- TASK STATEMENT
Reproduce every entry below word for word, leaving out the pictures.
[start]
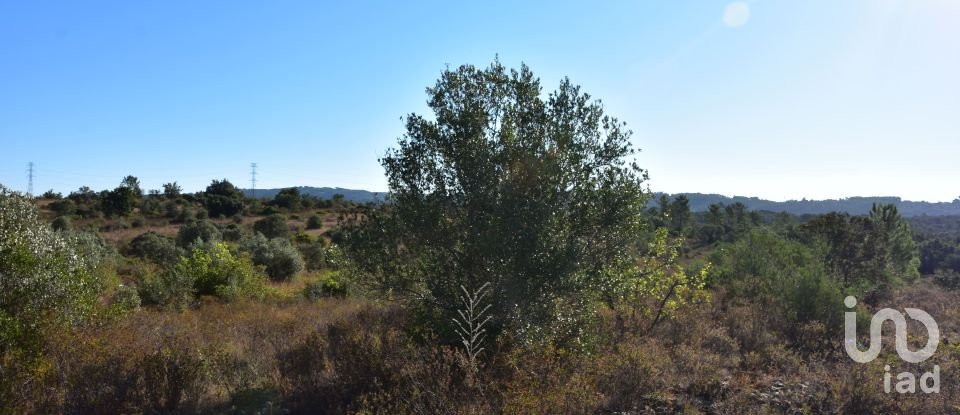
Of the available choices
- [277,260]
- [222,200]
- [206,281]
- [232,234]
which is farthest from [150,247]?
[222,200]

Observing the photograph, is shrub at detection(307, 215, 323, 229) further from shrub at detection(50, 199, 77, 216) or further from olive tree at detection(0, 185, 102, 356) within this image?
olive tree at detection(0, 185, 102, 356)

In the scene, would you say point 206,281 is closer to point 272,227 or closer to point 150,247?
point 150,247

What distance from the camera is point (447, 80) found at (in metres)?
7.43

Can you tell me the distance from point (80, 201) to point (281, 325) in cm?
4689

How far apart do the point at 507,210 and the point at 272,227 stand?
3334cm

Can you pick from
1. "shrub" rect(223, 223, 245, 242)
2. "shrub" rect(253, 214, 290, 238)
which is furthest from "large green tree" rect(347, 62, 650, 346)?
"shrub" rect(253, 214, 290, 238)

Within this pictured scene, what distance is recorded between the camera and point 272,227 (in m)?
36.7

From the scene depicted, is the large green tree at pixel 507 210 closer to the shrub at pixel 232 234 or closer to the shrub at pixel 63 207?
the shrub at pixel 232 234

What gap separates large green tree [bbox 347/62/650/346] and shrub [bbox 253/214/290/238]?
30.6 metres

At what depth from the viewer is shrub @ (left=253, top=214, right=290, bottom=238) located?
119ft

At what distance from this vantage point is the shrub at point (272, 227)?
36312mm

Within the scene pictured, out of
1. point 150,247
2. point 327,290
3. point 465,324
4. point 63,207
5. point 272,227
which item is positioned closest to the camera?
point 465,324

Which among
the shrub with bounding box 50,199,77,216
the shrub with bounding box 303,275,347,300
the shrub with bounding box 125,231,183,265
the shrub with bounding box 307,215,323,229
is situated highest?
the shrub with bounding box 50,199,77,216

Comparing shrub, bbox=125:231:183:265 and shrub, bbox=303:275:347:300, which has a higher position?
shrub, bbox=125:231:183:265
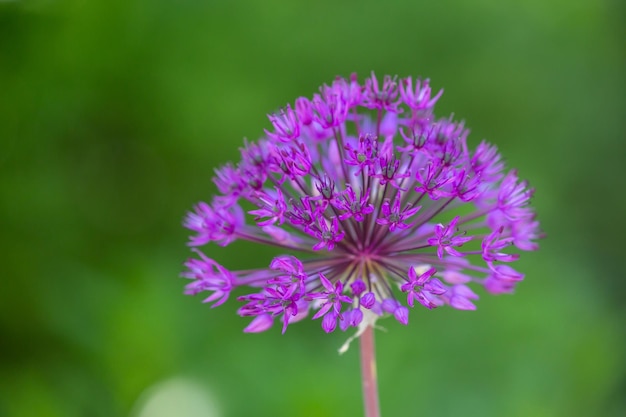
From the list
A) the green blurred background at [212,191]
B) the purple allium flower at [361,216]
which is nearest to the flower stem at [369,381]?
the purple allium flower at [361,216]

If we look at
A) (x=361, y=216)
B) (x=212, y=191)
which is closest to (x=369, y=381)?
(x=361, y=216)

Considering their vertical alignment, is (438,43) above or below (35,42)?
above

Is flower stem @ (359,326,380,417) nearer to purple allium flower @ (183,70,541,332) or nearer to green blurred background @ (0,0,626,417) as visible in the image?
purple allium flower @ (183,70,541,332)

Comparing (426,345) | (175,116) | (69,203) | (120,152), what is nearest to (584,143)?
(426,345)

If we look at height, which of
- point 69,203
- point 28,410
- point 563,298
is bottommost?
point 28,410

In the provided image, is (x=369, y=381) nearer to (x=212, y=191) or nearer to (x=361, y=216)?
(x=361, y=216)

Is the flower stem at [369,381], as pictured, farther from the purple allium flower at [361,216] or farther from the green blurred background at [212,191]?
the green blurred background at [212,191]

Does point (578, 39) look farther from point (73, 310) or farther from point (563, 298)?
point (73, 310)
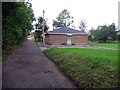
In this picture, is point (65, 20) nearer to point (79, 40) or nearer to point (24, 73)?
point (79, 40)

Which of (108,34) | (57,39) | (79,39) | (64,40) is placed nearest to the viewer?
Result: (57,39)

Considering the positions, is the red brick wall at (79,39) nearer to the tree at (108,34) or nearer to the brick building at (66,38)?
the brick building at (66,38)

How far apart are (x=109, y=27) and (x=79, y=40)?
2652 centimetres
[end]
- RESPONSE
Of the available choices
- [277,260]
- [222,200]
- [206,281]
- [232,234]
which is farthest from [150,247]?
[222,200]

Observing the photograph, is shrub at detection(307, 215, 323, 229) further from shrub at detection(50, 199, 77, 216) or further from olive tree at detection(0, 185, 102, 356) within this image?
olive tree at detection(0, 185, 102, 356)

In the scene, would you say point 206,281 is closer to point 272,227 or closer to point 150,247?
point 150,247

What distance from the camera is point (447, 80) found at (in metres)?
7.43

Can you tell me the distance from point (80, 201) to point (281, 325) in cm?
4689

How far apart do the point at 507,210 and the point at 272,227 stand?
3334cm

Can you pick from
1. "shrub" rect(223, 223, 245, 242)
2. "shrub" rect(253, 214, 290, 238)
which is furthest from "large green tree" rect(347, 62, 650, 346)?
"shrub" rect(253, 214, 290, 238)

Within this pictured scene, what distance is recorded between the camera and point 272,227 (in m)?
36.7

From the scene depicted, is the large green tree at pixel 507 210 closer to the shrub at pixel 232 234 or closer to the shrub at pixel 63 207?
the shrub at pixel 232 234

What gap separates large green tree [bbox 347/62/650/346] and shrub [bbox 253/214/290/238]?
30.6 metres

At what depth from the viewer is shrub @ (left=253, top=214, right=290, bottom=238) located?
119ft

At what distance from this vantage point is the shrub at point (272, 227)?
36312mm

Within the scene pictured, out of
1. point 150,247
2. point 327,290
3. point 465,324
4. point 63,207
5. point 272,227
which item is positioned closest to the camera?
point 465,324

Which among
the shrub with bounding box 50,199,77,216
the shrub with bounding box 303,275,347,300
the shrub with bounding box 125,231,183,265
the shrub with bounding box 307,215,323,229
is situated highest?
the shrub with bounding box 50,199,77,216

Comparing shrub, bbox=125:231:183:265 and shrub, bbox=303:275:347:300, which has a higher position?
shrub, bbox=125:231:183:265
From the list
A) the green blurred background at [212,191]
B) the purple allium flower at [361,216]
which is nearest to the flower stem at [369,381]?
the purple allium flower at [361,216]

If we look at
A) (x=361, y=216)
B) (x=212, y=191)
which is closest to (x=369, y=381)?
(x=361, y=216)

Considering their vertical alignment, is (438,43) above or below (35,42)?
above

Is flower stem @ (359,326,380,417) nearer to purple allium flower @ (183,70,541,332) or nearer to green blurred background @ (0,0,626,417) as visible in the image?
purple allium flower @ (183,70,541,332)

Comparing (426,345) | (175,116) | (69,203) | (120,152), what is nearest to (584,143)?
(426,345)

If we look at height, which of
- point 69,203
- point 28,410
- point 563,298
is bottommost?
point 28,410

In the provided image, is (x=369, y=381) nearer to (x=212, y=191) or nearer to (x=361, y=216)?
(x=361, y=216)

Is the flower stem at [369,381], as pictured, farther from the purple allium flower at [361,216] or farther from the green blurred background at [212,191]?
the green blurred background at [212,191]

Does point (578, 39) look farther from point (73, 310) or farther from point (563, 298)?
point (73, 310)
In this picture, is point (65, 20) nearer to point (79, 40) or nearer to point (24, 73)?
point (79, 40)

Which of (108,34) | (57,39) | (79,39) | (64,40) is placed nearest to the viewer?
Result: (57,39)

Considering the positions, is the red brick wall at (79,39) nearer to the tree at (108,34) or nearer to the brick building at (66,38)?
the brick building at (66,38)

How far apart are (x=109, y=27) and (x=79, y=40)?
2652 centimetres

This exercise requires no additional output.